Essentially from babyhood on, I would seldom agree to use a stroller. Even as he got as heavy as a bowling bag, then a packed duffel bag, then a bag of free weights, with diaper bag, meal bag, bottle bag, toy-crayon-drawing pad book bag, I didn’t like having him down there, me up here, a mere navigator like most parents I saw. I wanted to hold him at face to face level so I could kiss his cheeks, chatter with him, smell his hair, jiggle giggle fits out of him, see what drew his eyes, feel his arms pulling my neck.
We walked, peered into greasy mud pits at construction sites, gaped at land movers, rushed him past bleary coffee-toting masses and men in blue hardhats. I held him, held him tight, slowed down my pace, bounced him up and down and laughed, pulled him into my neck and shoulders when the wind made him bow his tender head.
I left him at the day care center with remorse, steeling myself to do what I had to do, which was to lead him out into the world of Other Kids and Other People.
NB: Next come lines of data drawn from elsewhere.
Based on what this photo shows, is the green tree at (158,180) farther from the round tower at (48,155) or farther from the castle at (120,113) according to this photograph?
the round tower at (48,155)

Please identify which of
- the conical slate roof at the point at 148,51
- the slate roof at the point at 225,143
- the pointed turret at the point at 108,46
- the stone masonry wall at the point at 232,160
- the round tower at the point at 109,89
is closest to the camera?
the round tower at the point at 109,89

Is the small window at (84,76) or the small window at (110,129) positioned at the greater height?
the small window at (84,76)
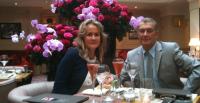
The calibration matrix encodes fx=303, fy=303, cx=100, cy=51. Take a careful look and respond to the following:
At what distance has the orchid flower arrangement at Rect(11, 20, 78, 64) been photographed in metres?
2.94

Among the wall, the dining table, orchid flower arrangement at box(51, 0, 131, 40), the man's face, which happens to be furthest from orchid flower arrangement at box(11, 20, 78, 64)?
the wall

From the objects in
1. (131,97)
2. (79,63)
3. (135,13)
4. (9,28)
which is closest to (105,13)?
(79,63)

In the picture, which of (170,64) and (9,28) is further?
(9,28)

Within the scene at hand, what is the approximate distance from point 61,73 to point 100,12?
913mm

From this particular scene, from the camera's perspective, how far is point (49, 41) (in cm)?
294

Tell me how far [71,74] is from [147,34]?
750mm

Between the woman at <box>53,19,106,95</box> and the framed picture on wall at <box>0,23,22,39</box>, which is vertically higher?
the framed picture on wall at <box>0,23,22,39</box>

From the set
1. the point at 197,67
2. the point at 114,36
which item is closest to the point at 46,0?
the point at 114,36

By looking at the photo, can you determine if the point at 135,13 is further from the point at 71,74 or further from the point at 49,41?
the point at 71,74

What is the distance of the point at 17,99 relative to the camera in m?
2.64

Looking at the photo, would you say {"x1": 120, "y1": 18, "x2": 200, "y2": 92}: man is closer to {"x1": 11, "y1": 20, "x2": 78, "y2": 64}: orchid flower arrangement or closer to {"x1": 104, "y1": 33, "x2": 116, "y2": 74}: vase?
{"x1": 104, "y1": 33, "x2": 116, "y2": 74}: vase

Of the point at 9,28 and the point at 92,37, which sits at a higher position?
the point at 9,28

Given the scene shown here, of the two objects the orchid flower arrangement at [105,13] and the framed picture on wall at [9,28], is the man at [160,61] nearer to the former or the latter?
the orchid flower arrangement at [105,13]

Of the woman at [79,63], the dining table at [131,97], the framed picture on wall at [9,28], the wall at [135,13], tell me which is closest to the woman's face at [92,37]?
the woman at [79,63]
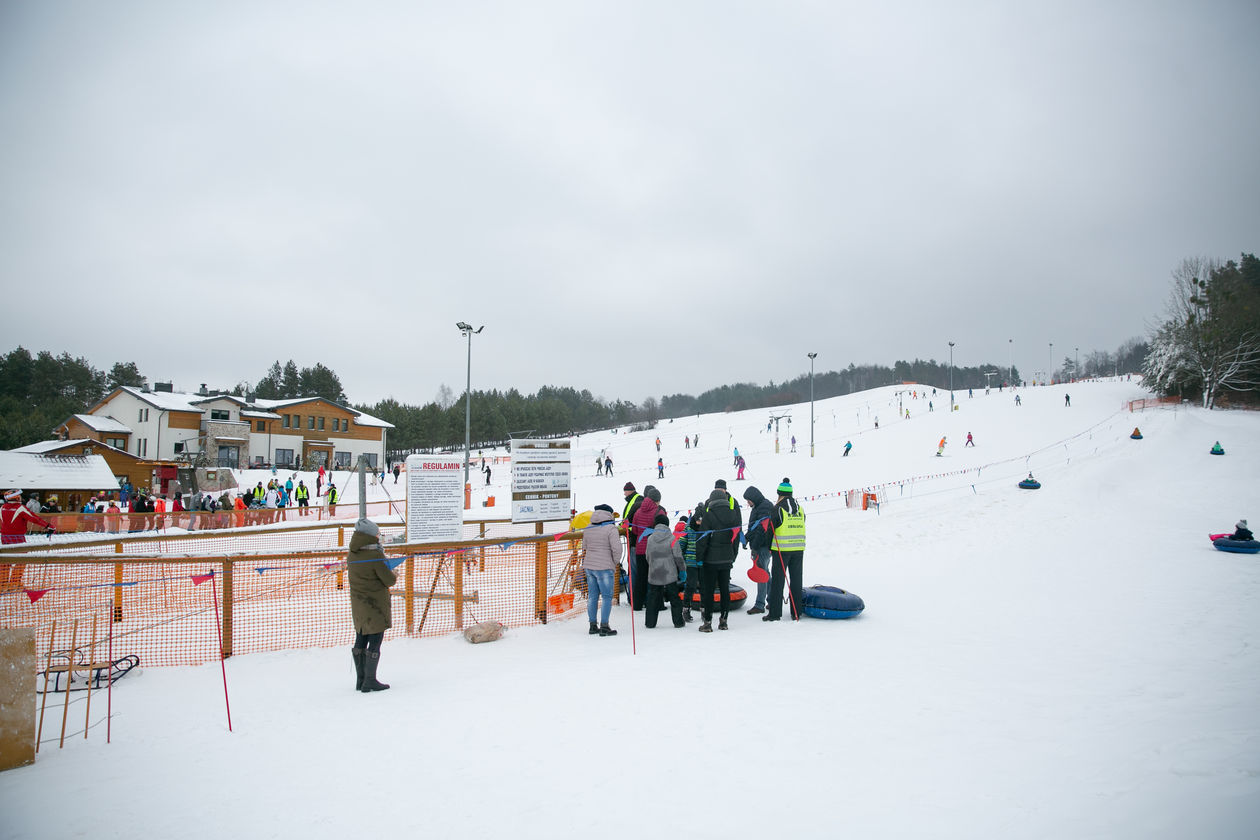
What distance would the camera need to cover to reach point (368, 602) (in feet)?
21.5

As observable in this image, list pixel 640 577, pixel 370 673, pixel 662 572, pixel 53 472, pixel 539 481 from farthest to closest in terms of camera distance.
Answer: pixel 53 472, pixel 539 481, pixel 640 577, pixel 662 572, pixel 370 673

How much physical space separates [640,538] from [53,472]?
33996 mm

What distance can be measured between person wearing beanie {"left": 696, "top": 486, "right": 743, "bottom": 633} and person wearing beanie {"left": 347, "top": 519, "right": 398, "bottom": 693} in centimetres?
409

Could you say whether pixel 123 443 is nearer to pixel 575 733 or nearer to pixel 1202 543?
pixel 575 733

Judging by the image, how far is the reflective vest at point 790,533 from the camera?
Result: 9055 millimetres

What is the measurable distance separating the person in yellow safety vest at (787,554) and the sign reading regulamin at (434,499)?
5010mm

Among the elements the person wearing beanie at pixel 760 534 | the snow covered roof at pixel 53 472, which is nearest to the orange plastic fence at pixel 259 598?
the person wearing beanie at pixel 760 534

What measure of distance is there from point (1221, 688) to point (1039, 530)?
13.5 metres

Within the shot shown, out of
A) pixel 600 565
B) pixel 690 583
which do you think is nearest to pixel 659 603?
pixel 690 583

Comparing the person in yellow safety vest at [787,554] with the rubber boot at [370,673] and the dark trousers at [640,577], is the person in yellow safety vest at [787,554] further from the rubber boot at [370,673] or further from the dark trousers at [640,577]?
the rubber boot at [370,673]

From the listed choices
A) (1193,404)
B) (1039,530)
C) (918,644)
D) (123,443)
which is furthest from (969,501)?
(123,443)

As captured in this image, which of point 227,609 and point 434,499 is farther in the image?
point 434,499

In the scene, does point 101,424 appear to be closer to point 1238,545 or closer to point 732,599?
point 732,599

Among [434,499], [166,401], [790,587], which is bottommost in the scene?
[790,587]
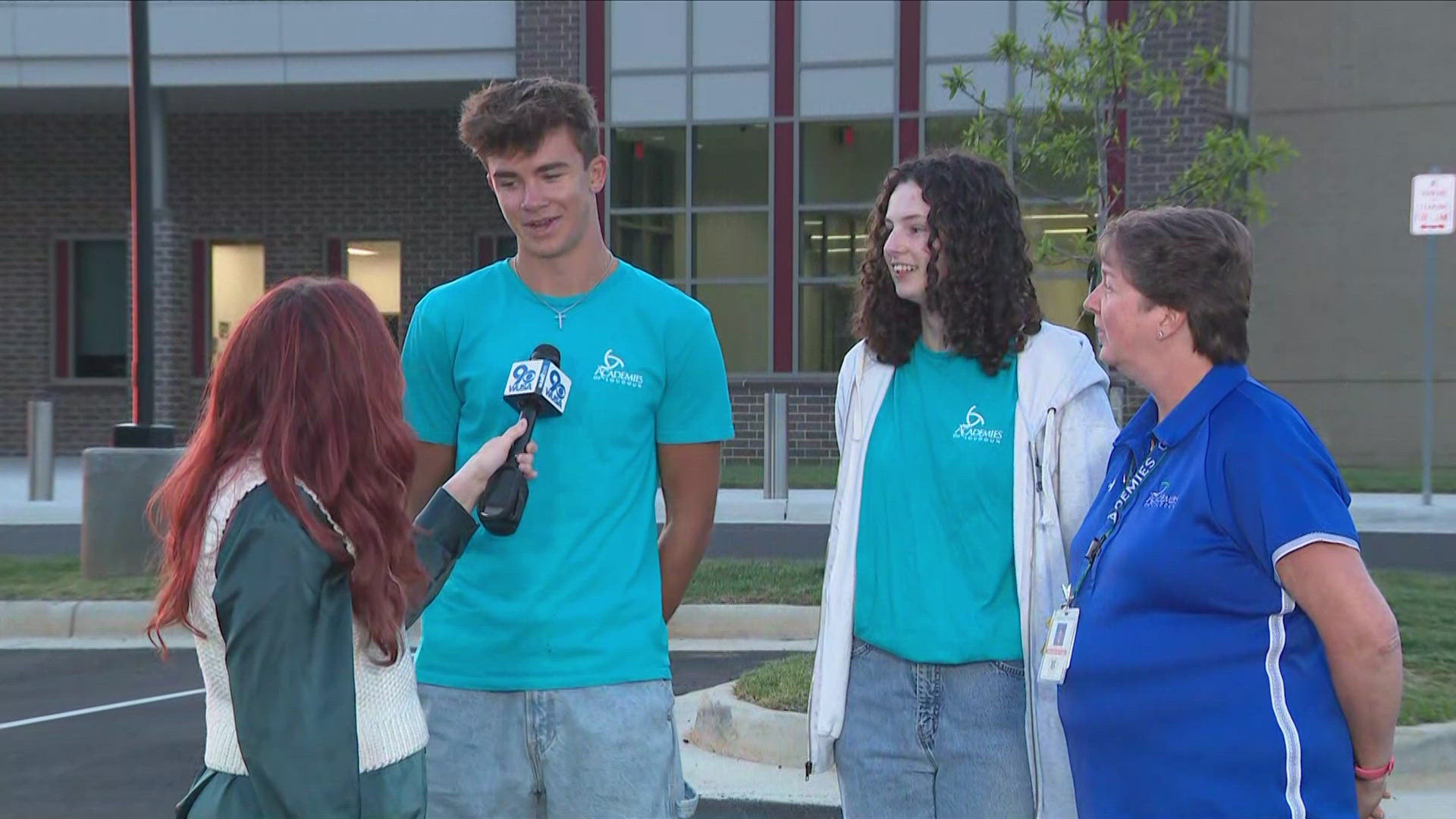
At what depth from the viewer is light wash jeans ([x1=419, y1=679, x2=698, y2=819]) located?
9.97 ft

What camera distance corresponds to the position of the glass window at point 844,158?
19078 millimetres

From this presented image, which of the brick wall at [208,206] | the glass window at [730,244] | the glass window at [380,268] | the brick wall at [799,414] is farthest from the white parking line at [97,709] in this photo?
the glass window at [380,268]

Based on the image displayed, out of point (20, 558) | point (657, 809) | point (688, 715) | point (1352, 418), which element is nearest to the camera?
point (657, 809)

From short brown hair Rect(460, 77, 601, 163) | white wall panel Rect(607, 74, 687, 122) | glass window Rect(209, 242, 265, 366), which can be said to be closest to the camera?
short brown hair Rect(460, 77, 601, 163)

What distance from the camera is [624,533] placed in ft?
10.2

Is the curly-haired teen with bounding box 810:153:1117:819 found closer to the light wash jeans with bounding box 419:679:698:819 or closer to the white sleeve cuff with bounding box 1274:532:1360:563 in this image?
the light wash jeans with bounding box 419:679:698:819

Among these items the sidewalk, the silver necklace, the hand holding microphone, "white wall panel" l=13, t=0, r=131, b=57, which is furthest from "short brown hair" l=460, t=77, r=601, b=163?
"white wall panel" l=13, t=0, r=131, b=57

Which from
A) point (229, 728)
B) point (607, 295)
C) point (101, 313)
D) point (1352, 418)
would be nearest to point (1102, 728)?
point (607, 295)

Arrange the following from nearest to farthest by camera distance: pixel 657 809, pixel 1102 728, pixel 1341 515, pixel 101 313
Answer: pixel 1341 515, pixel 1102 728, pixel 657 809, pixel 101 313

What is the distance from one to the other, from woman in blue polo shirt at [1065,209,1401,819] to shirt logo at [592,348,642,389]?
91 centimetres

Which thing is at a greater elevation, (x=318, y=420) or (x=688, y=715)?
(x=318, y=420)

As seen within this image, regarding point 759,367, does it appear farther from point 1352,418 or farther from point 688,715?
point 688,715

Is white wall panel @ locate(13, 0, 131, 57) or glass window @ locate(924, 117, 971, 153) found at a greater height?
white wall panel @ locate(13, 0, 131, 57)

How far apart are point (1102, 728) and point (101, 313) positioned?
2222 centimetres
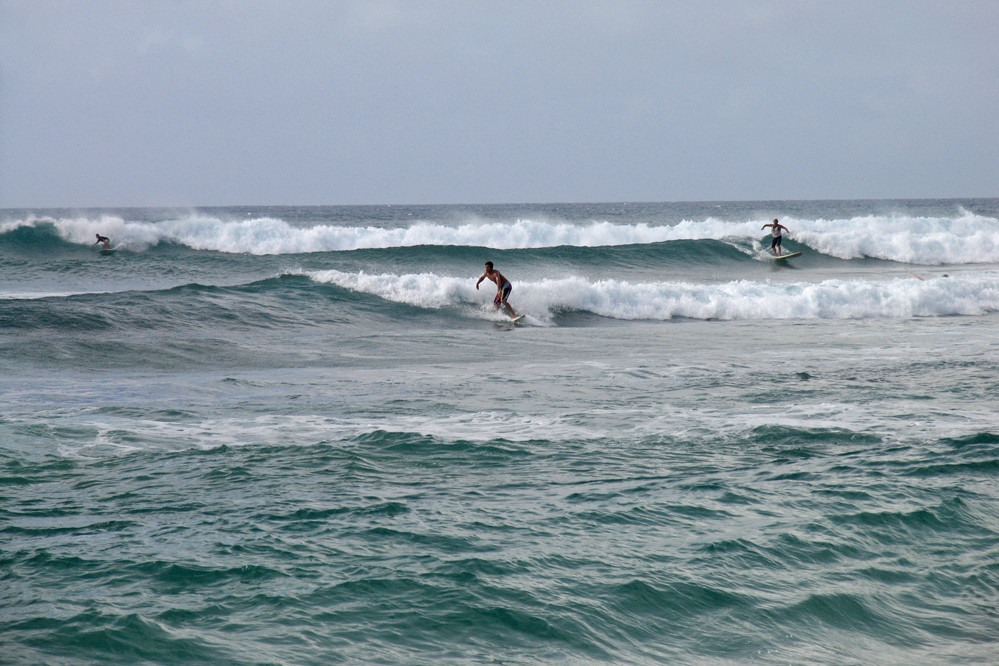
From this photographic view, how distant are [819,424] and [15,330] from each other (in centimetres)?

Every parent knows this story at this stage. Longing to be together, and the inner struggle to release him.
We have to tell ourselves that it’s ok. That they’ll take care of him. Even if they won’t love him like I do. No one can do that.
This is the miracle that being a father has brought to me. It brought me previously unencounterable joy. It lightened me. It’s what is making me weep, now.